Why big companies use Mnesia instead of using Riak or CouchDB

securecurve picture securecurve · Apr 20, 2014 · Viewed 13.2k times · Source

I can see 2 big companies like Klarna and Whatsapp are using Mnesia as their in memory database (not sure how they persist data with Mnesia with 2GB limit). My question is: why companies like those, and may be more I don't know, use Mnesia instead of Riak or couchDB, both are Erlang, where both databases support faster in memory databases, better painless persistence, and much more features. Do I miss something here?

Answer

I GIVE CRAP ANSWERS picture I GIVE CRAP ANSWERS · Apr 20, 2014

You are missing a number of important points:

First of all, mnesia has no 2 gigabyte limit. It is limited on a 32bit architecture, but hardly any are present anymore for real work. And on 64bit, you are not limited to 2 gigabyte. I have seen databases on the order of several hundred gigabytes. The only problem is the initial start-up time for those.
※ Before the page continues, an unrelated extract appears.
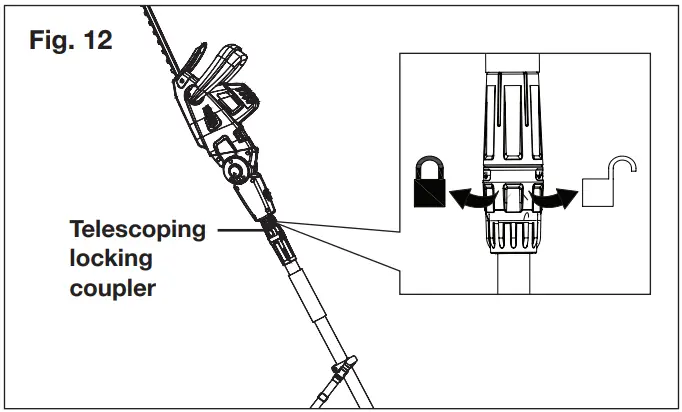 Fig. 12

Telescoping locking coupler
Mnesia is built to handle:

  • Very low latency K/V lookup, not necessarily linearizible.
  • Proper transactions with linearizible changes (C in the CAP theorem). These are allowed to run at a much worse latency as they are expected to be relatively rare.
  • On-line schema change
  • Survival even if nodes fail in a cluster (where cluster is smallish, say 10-50 machines at most)

The design is such that you avoid a separate process since data is in the Erlang system already. You have QLC for datalog-like queries. And you have the ability to store any Erlang term.

Mnesia fares well if the above is what you need. Its limits are:

  • You can't get a machine with more than 2 terabytes of memory. And loading 2 teras from scratch is going to be slow.
  • Since it is a CP system and not an AP system, the loss of nodes requires manual intervention. You may not need transactions as well. You might also want to be able to seamlessly add more nodes to the system and so on. For this, Riak is a better choice.
  • It uses optimistic locking which gives trouble if many processes tries to access the same row in a transaction.

My normal goto-trick is to start out with Mnesia in Erlang-systems and then switch over to another system as the data size grows. If data sizes grows slowly, then you can keep everything in memory in Mnesia and get up and running extremely quickly.